Graduate Seminar

Location:  RI 208 and Livestream

Speaker: Patrick Melanson

PhD Student supervised by Remus Floricel

Title:  Irrational Rotation Algebras and Non-Commutative Solenoids

Zoom: https://uregina-ca.zoom.us/j/92053635111?pwd=U25NcEp6amlGV1YrRDdnUm5qNlhaUT09

Abstract:

In the 1980s, Rieffel introduced the idea of irrational rotation algebras, also called the non-commutative torus. Let \(\theta\) be a real number (thought of as an angle), and U,V being bounded unitaries from \(L^2(R/Z)\) with the property that \(VU = e^{i\pi\theta} UV\). Then \(A_{\theta}\) is the C*-algebra generated by U,V. We are interested in the case that \(\theta\) is an irrational number, since we then find that \(A_{\theta}\) is a simple algebra.

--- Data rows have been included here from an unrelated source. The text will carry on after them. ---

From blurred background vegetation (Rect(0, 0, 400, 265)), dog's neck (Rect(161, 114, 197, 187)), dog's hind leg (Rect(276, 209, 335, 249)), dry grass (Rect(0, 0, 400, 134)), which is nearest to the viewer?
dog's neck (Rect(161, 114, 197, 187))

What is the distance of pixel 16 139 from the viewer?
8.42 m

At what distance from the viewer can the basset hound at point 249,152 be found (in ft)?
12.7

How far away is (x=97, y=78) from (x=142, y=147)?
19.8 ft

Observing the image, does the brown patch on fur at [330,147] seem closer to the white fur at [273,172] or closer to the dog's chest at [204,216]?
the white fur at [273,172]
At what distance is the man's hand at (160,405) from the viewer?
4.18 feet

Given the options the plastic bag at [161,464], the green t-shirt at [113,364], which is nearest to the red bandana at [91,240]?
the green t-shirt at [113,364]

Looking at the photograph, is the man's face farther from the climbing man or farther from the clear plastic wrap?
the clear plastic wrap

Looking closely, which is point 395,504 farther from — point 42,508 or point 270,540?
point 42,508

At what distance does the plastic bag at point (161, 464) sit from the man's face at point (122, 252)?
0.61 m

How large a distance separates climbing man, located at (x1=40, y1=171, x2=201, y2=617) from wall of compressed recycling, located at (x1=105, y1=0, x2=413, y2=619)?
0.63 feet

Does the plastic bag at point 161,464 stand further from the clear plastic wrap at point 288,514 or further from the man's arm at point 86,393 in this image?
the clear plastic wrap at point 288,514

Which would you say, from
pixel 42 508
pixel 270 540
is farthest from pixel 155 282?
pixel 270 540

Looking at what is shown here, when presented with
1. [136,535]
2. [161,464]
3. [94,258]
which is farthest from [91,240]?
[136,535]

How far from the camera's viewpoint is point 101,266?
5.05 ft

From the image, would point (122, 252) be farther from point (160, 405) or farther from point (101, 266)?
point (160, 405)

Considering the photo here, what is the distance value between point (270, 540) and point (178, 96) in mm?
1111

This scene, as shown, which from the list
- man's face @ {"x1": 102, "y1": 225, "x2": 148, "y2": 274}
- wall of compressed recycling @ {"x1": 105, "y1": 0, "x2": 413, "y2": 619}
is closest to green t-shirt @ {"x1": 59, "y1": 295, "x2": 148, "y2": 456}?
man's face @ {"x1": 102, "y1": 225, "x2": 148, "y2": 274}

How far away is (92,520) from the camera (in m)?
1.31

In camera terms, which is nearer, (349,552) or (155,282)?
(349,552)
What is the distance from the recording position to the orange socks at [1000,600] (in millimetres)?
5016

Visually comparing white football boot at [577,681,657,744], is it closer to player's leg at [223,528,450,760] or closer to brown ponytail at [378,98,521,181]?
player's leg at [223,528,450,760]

Given a sequence \(\theta = \{ \theta_i \}\) and N > 1 a natural number satisfying certain properties, we can construct a directed system whose direct limit is the N non-commutative solenoid \(A^S_{\theta}\). The non-commutative solenoid can also be realized as a twisted group C*-algebra, defined by a specific cocycle. We can call the above the non-commutative 2-torus, and the non-commutative 2-N-solenoid and then generalize to higher dimensions, with analogous characterizations of simplicity.